Design/methodology/approach
In order to answer questions as follows, this study adopts the neural network for modeling the irregular trading volume series of the CSI300 nearby futures: are the research able to utilize the lags of the trading volume series to make predictions; if this is the case, how far can the predictions go and how accurate can the predictions be; can this research use predictive information from trading volumes of the CSI300 spot and first distant futures for improving prediction accuracy and what is the corresponding magnitude; how sophisticated is the model; and how robust are its predictions?
Findings
The results of this study show that a simple neural network model could be constructed with 10 hidden neurons to robustly predict the trading volume of the CSI300 nearby futures using 1–20 min ahead trading volume data.
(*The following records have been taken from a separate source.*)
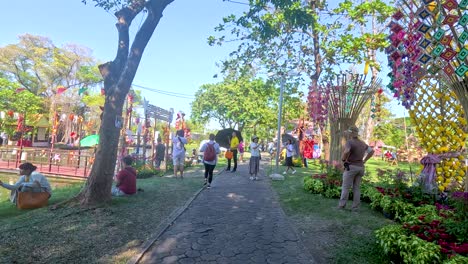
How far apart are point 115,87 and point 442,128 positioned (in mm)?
7540

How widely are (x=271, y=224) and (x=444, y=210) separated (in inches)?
113

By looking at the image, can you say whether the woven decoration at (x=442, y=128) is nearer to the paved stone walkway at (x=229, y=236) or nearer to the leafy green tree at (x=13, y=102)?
the paved stone walkway at (x=229, y=236)

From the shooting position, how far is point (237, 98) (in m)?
36.0

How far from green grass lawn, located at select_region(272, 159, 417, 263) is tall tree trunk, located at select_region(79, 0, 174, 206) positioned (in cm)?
404

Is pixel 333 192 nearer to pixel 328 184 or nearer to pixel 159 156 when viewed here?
pixel 328 184

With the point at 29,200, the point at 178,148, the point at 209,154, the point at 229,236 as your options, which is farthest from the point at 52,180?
the point at 229,236

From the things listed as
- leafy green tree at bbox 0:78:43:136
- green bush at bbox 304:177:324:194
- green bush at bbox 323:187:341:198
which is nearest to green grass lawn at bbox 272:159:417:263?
green bush at bbox 323:187:341:198

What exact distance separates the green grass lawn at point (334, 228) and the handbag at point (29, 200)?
17.7 feet

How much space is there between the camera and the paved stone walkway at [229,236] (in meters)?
4.27

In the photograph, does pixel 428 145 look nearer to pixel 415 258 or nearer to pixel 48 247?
pixel 415 258

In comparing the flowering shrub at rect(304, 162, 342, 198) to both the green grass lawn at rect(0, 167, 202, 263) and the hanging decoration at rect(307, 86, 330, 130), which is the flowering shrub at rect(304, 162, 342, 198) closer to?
the hanging decoration at rect(307, 86, 330, 130)

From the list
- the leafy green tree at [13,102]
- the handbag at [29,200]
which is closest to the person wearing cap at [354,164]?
the handbag at [29,200]

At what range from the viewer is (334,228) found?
5645mm

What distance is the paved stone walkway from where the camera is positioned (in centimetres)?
427
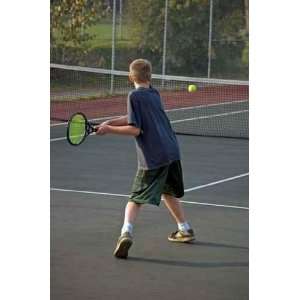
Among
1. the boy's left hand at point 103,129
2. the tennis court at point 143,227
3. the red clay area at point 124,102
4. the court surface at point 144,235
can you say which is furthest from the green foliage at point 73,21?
the boy's left hand at point 103,129

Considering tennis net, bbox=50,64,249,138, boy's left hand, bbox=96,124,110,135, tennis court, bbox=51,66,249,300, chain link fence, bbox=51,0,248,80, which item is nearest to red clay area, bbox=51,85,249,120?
tennis net, bbox=50,64,249,138

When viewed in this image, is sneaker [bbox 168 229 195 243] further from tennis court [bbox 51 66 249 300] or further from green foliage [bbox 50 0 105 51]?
green foliage [bbox 50 0 105 51]

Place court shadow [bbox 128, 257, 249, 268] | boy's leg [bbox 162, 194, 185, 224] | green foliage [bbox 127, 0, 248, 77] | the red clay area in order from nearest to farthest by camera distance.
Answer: court shadow [bbox 128, 257, 249, 268]
boy's leg [bbox 162, 194, 185, 224]
the red clay area
green foliage [bbox 127, 0, 248, 77]

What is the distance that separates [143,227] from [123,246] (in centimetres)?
95

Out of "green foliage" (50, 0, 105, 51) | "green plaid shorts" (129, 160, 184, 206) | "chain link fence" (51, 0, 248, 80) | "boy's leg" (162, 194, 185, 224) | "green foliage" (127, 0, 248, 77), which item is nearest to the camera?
"green plaid shorts" (129, 160, 184, 206)

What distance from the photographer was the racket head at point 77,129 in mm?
4723

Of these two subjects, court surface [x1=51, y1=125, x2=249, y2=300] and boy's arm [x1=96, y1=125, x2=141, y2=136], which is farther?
boy's arm [x1=96, y1=125, x2=141, y2=136]

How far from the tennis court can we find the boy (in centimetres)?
26

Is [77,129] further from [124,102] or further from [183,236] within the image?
[124,102]

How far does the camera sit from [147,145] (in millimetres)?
5422

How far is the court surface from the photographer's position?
471 cm

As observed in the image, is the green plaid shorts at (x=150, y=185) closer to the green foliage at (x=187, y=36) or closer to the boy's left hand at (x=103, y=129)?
the boy's left hand at (x=103, y=129)
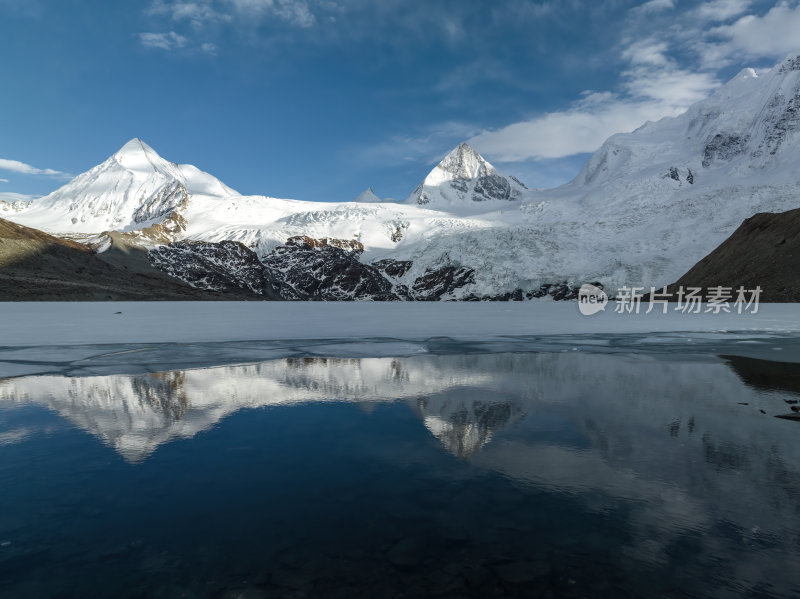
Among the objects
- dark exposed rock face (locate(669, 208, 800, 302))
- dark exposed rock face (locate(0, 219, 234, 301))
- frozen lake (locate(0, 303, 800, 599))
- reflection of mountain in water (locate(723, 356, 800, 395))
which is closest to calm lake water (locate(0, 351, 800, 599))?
frozen lake (locate(0, 303, 800, 599))

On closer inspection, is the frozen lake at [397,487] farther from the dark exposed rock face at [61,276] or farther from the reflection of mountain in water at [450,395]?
the dark exposed rock face at [61,276]

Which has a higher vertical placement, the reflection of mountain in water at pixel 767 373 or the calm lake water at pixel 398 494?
the reflection of mountain in water at pixel 767 373

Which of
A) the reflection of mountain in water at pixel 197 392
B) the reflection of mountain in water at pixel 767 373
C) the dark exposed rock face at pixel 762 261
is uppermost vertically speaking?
the dark exposed rock face at pixel 762 261

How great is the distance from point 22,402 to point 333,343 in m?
17.7

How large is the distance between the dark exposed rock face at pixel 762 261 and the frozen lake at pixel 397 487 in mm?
103694

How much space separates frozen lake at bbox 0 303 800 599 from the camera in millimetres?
5297

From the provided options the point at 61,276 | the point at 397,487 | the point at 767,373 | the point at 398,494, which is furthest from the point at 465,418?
the point at 61,276

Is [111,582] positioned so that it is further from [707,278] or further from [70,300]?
[70,300]

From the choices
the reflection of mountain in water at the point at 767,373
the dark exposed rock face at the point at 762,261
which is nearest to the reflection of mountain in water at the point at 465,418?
the reflection of mountain in water at the point at 767,373

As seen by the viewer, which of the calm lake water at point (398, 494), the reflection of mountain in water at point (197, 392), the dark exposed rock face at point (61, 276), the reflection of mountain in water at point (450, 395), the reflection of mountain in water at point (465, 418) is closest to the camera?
the calm lake water at point (398, 494)

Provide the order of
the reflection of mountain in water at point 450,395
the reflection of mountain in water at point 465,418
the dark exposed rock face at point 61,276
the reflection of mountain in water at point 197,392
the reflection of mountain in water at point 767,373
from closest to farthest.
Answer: the reflection of mountain in water at point 465,418, the reflection of mountain in water at point 450,395, the reflection of mountain in water at point 197,392, the reflection of mountain in water at point 767,373, the dark exposed rock face at point 61,276

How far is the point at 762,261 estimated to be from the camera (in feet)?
346

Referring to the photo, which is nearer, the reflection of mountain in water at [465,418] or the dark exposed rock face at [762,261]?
the reflection of mountain in water at [465,418]

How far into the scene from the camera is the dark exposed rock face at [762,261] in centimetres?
9831
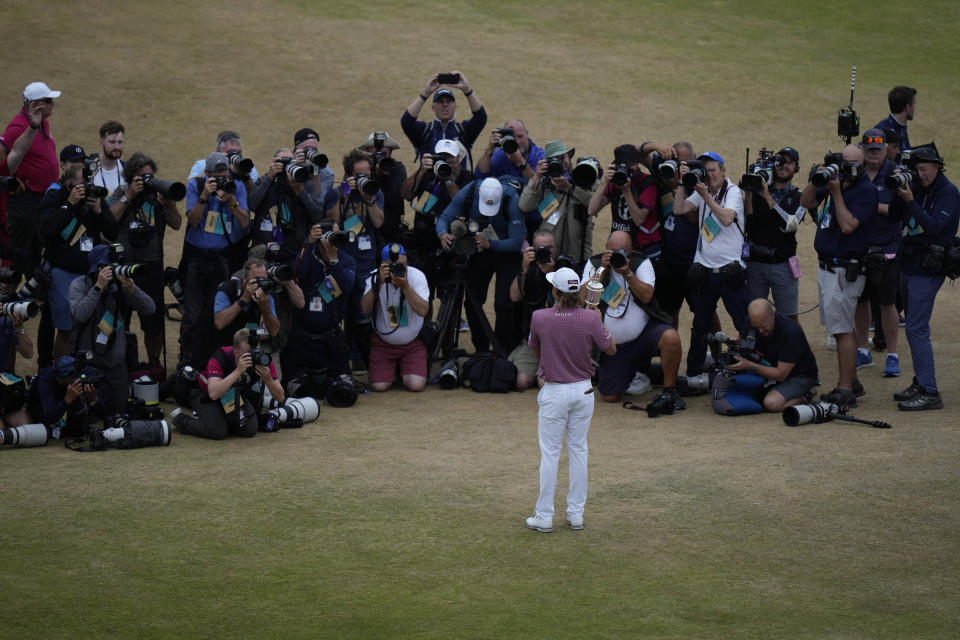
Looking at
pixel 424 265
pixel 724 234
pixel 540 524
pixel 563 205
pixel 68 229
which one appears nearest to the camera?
pixel 540 524

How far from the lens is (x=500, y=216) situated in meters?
11.1

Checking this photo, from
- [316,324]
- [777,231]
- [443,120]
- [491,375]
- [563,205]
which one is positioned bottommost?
[491,375]

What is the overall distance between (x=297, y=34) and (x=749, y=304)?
11992mm

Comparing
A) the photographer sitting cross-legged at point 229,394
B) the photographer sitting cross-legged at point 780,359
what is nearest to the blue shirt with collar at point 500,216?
the photographer sitting cross-legged at point 780,359

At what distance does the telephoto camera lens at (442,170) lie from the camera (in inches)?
430

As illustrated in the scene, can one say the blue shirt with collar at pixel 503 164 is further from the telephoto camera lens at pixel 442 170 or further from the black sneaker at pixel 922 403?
the black sneaker at pixel 922 403

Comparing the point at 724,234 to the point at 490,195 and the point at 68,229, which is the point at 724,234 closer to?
the point at 490,195

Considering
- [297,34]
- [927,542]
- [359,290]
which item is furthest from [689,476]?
[297,34]

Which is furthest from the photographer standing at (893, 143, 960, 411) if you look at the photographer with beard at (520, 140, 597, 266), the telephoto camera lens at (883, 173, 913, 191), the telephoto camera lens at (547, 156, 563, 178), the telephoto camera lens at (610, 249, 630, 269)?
the telephoto camera lens at (547, 156, 563, 178)

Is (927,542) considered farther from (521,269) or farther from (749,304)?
(521,269)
The model leads to the root mean square error of about 955 contracts. Utilizing additional predictive information from trading volumes of the CSI300 spot and first distant futures could further benefit prediction accuracy and the magnitude of improvements is about 1–2%. This benefit is particularly significant when the trading volume of the CSI300 nearby futures is close to be zero. Another benefit, at the cost of the model becoming slightly more sophisticated with more hidden neurons, is that predictions could be generated through 1–30 min ahead trading volume data.
Originality/value
The results of this study could be used for multiple purposes, including designing financial index trading systems and platforms, monitoring systematic financial risks and building financial index price forecasting.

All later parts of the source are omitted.